# [Anforderungen der Übung]
A – Schreibe aus dem Interview mit Marianne Flotron den Abschnitt ab, der bei den Worten „Der vielleicht am“ einsetzt und nach „an dieser Arbeitswelt?“ aufhört.
B – Nenne alle Jahre, in denen Marianne Flotron dem Interview über die Arbeitswelt zufolge den Swiss Art Award erhielt.
C – Führe das Interview mit Marianne Flotron über die Arbeitswelt im Büro nach seinem letzten Satz weiter.

# [Seitenauszug]
━━━━━━━━━━━━━━━━━━━━
Der vielleicht am besten geschützte und am wenigsten einsehbare Bereich in unserer heutigen Gesellschaft sind Firmen, Unternehmen oder Betriebe. All deine künstlerischen Arbeiten haben etwas mit dieser Arbeitswelt zu tun. Allerdings gehst du nicht wie z.B. Günter Wallraff inkognito in Fabriken zu Billiglohnarbeitern, um schlechte Arbeitsbedingungen oder Alltagsrassismus zu erforschen, sondern eher in Büros von Unternehmen. Was interessiert dich an dieser Arbeitswelt?
Marianne Flotron ist Künstlerin und stellt international aus. Für ihre Arbeiten erhielt sie u.a. 2003, 2007 sowie 2009 den Swiss Art Award, zudem wird ihre Arbeit vom Niederländischen Mondriaan Fonds unterstützt. Sie lebt und arbeitet in Amsterdam.Marianne Flotron: Ich denke, dass sich die Mehrheit der in Europa Arbeitenden in einem Büro aufhält. Viele verbringen wohl mehr Zeit und Gedanken in der Umgebung des Unternehmens als in der Familie oder der Politik. Weil ich mich dafür interessiere, wie Systeme und Umgebungen Menschen beeinflussen, ist das Büro bzw. das Unternehmen für mich wichtig. Logischerweise hat das, was in den Unternehmen geschieht – d.h. Gepflogenheiten, Umgangsformen, Freiheiten, Möglichkeiten oder Unmöglichkeiten etc. – mehr Einfluss auf die Gedankenwelt, oder besser: auf die Verhaltenswelt der Menschen, als das Umfeld der Politik. Und diese Gepflogenheiten können sehr variabel mit anderen Umgebungen in Beziehung treten und z.T. sogar ideologisch miteinander in Konflikt geraten. Um nur ein Beispiel zu nennen: In der Politik wird idealerweise diskutiert, im Unternehmen hingegen idealerweise akzeptiert. Könnte das nicht einer der Gründe sein, warum wir die Wirtschaft als allumfassende Macht akzeptieren?
━━━━━━━━━━━━━━━━━━━━
# [Bereitgestellte Einträge]
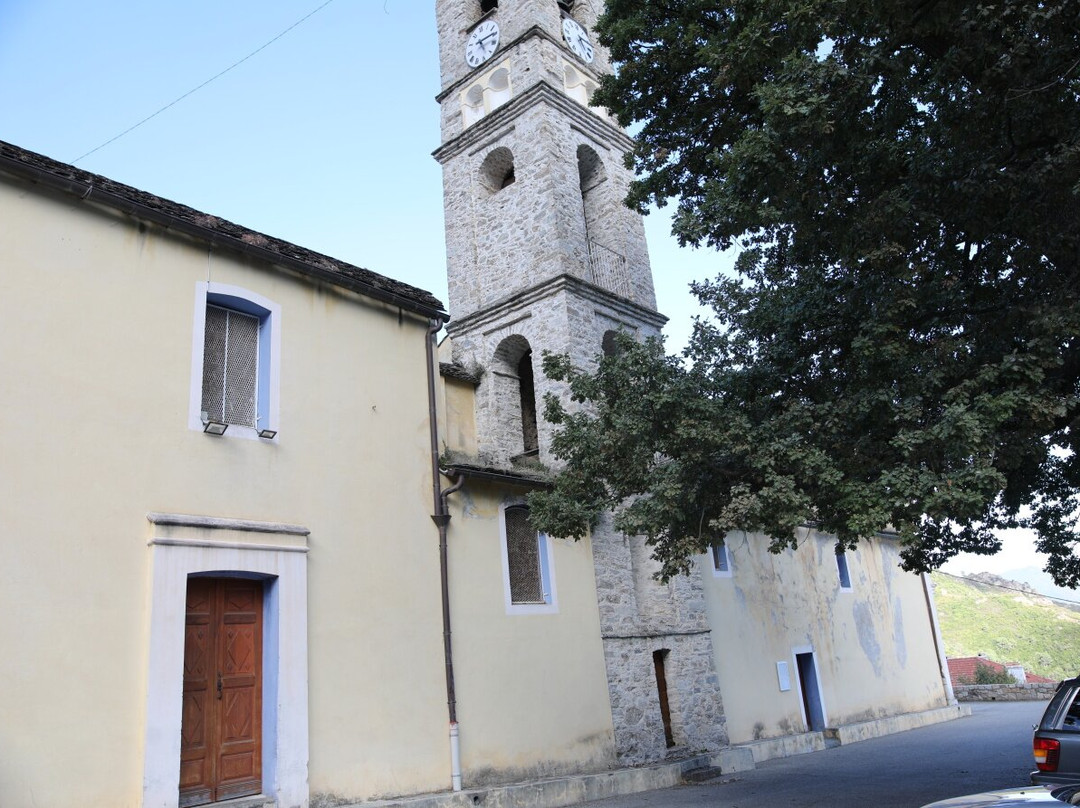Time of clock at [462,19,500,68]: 5:14
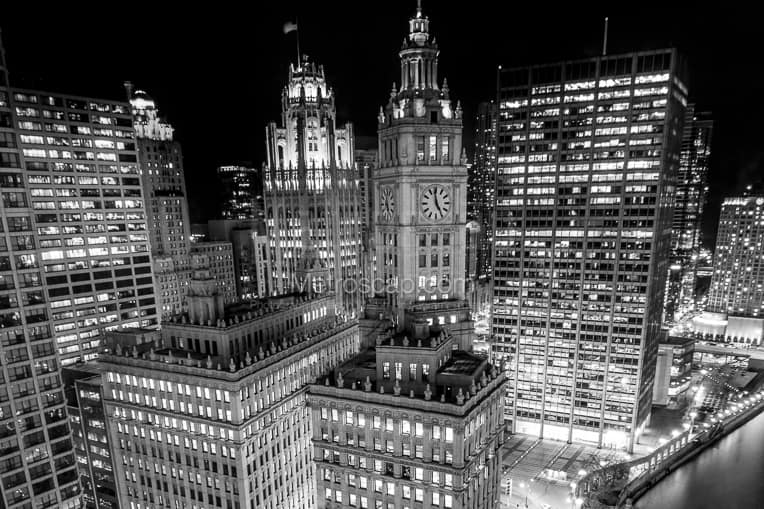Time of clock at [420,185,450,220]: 4:58
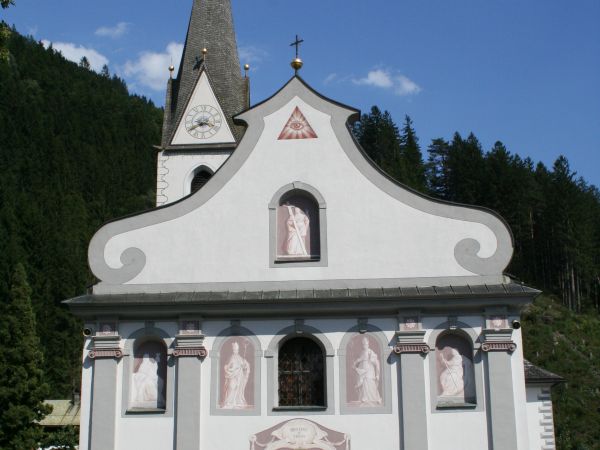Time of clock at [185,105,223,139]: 3:40
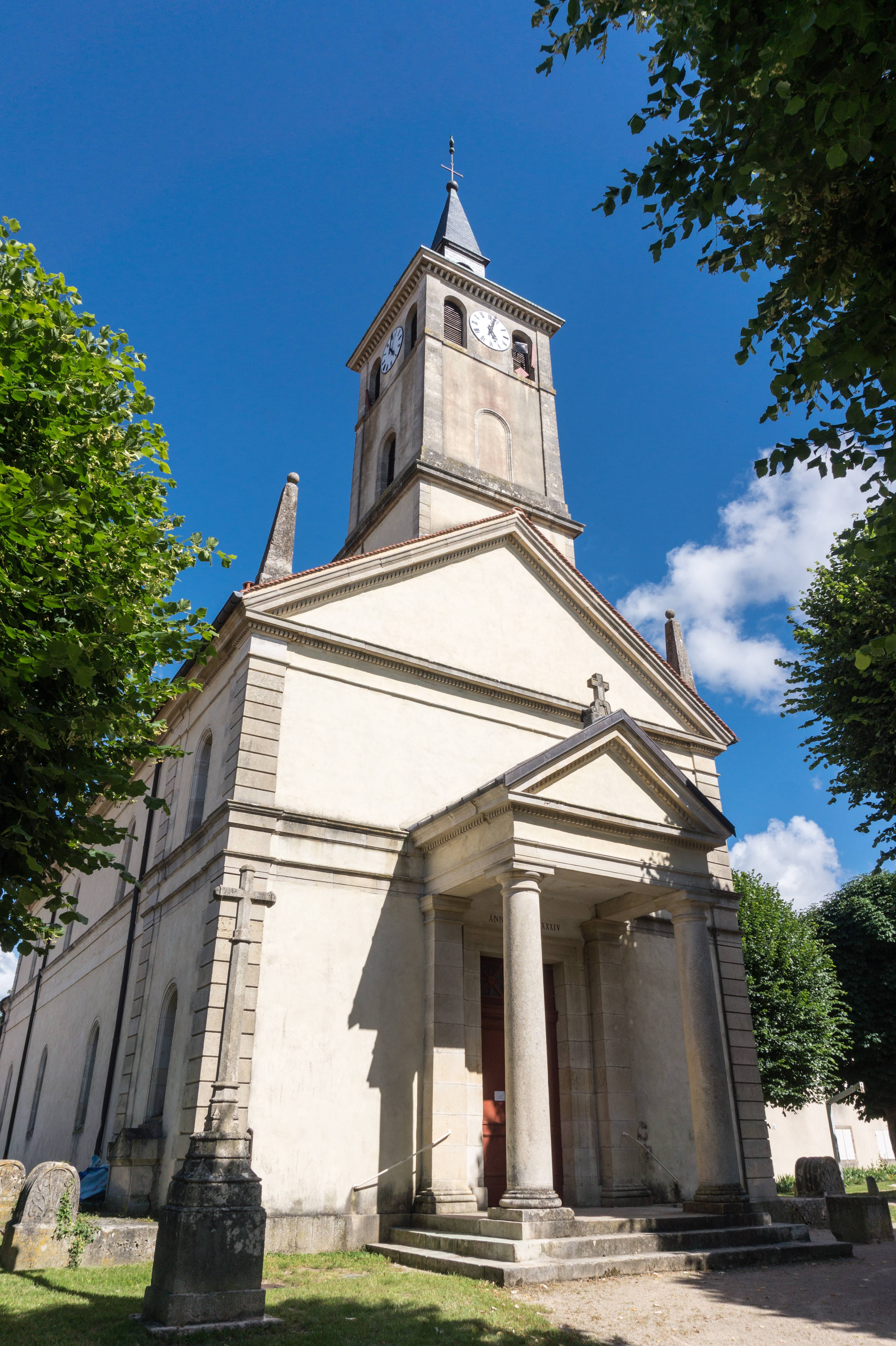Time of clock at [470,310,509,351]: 5:03
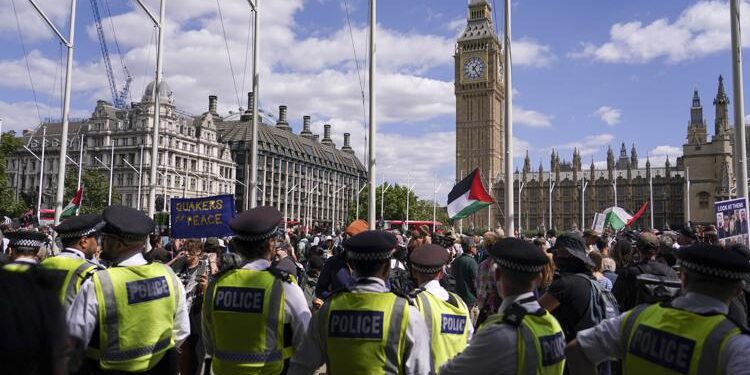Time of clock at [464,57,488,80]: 1:24
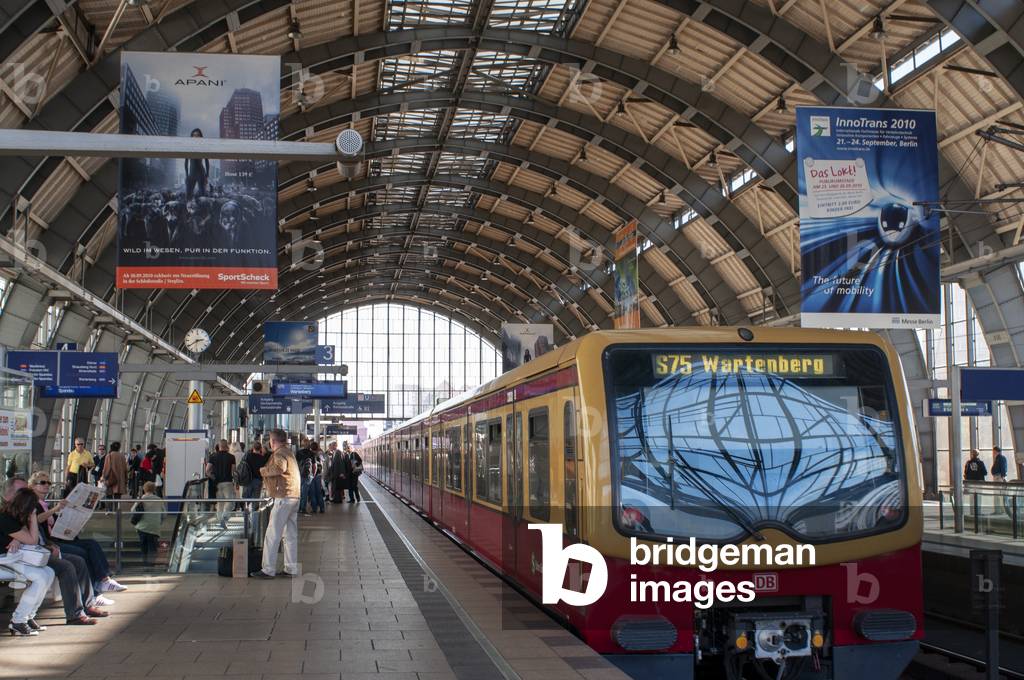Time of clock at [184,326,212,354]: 2:39
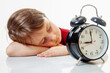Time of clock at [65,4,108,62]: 8:59
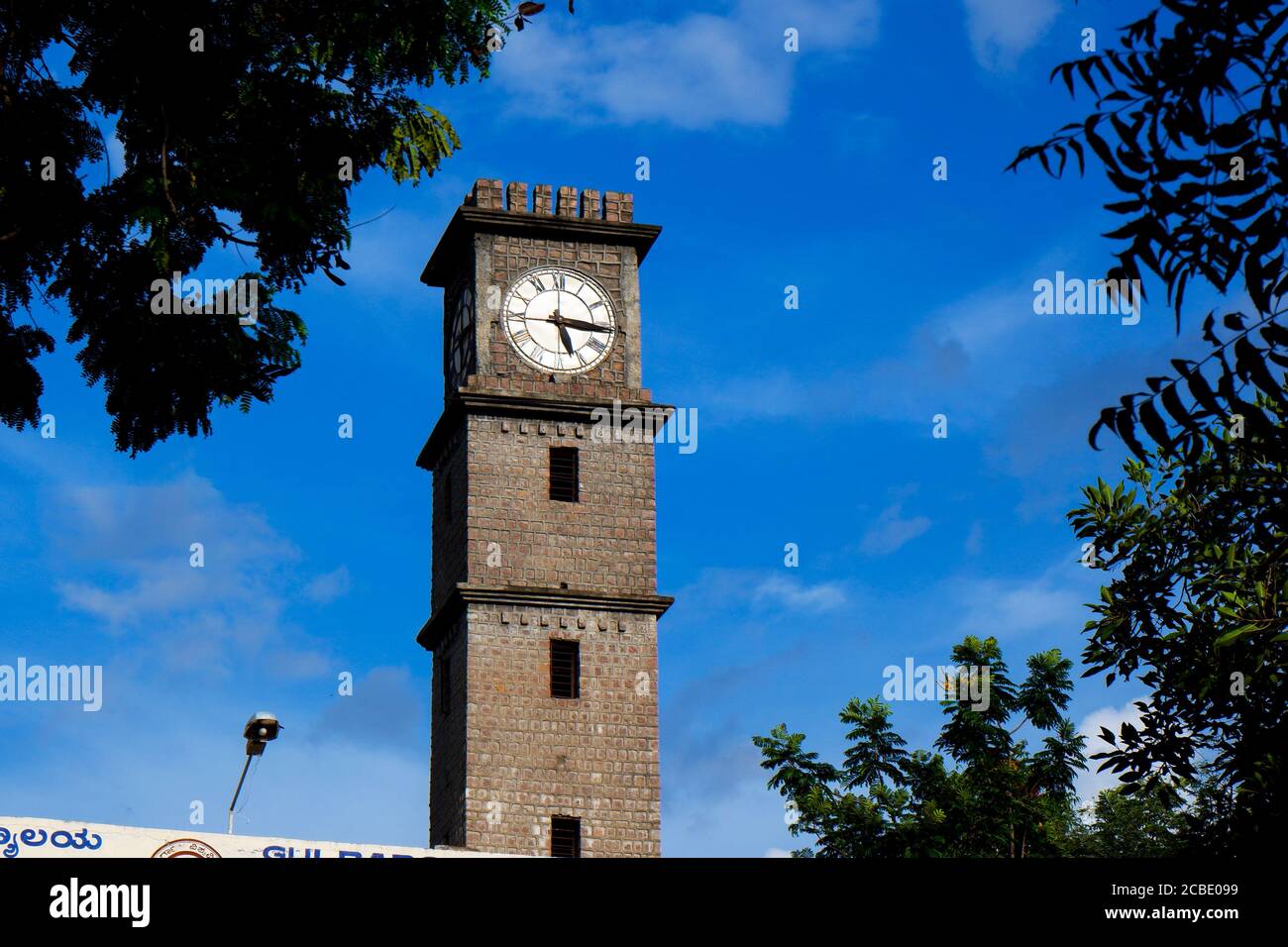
━━━━━━━━━━━━━━━━━━━━
# [Ergebnisse der Übung]
A –
Der vielleicht am besten geschützte und am wenigsten einsehbare Bereich in unserer heutigen Gesellschaft sind Firmen, Unternehmen oder Betriebe. All deine künstlerischen Arbeiten haben etwas mit dieser Arbeitswelt zu tun. Allerdings gehst du nicht wie z.B. Günter Wallraff inkognito in Fabriken zu Billiglohnarbeitern, um schlechte Arbeitsbedingungen oder Alltagsrassismus zu erforschen, sondern eher in Büros von Unternehmen. Was interessiert dich an dieser Arbeitswelt?

B – 2003, 2007, 2009

C –
Das ist ein wichtiger Punkt. Unser Alltagsverhalten und unser politisches Bewusstsein werden wesentlich durch Verhaltenskonditionierung „im Büro“ bestimmt. In der Arbeitswelt werden wir sozusagen auf Opportunismus getrimmt. Vielleicht könnten wir das anhand einer deiner Arbeiten vertiefen? 2011 bist du mit Theaterleuten in ein Unternehmen gegangen, um mit den Angestellten ein Stück über ihre Arbeit zu machen. Wie hat das funktioniert?
Für die Arbeit Work ging ich mit der Technik des Theaters der Unterdrückten (Theatre of the Oppressed) in ein Holländisches Versicherungsunternehmen. Das Theater der Unterdrückten wurde von Augusto Boal konzipiert, um zum einen auf Unterdrückung aufmerksam zu machen, aber vor allem auch um Mittel mitzugeben, die der Unterdrückung entgegenwirken und Widerstand ermöglichen. Es ist in den 1960er Jahren unter der Militärdiktatur in Brasilien entstanden.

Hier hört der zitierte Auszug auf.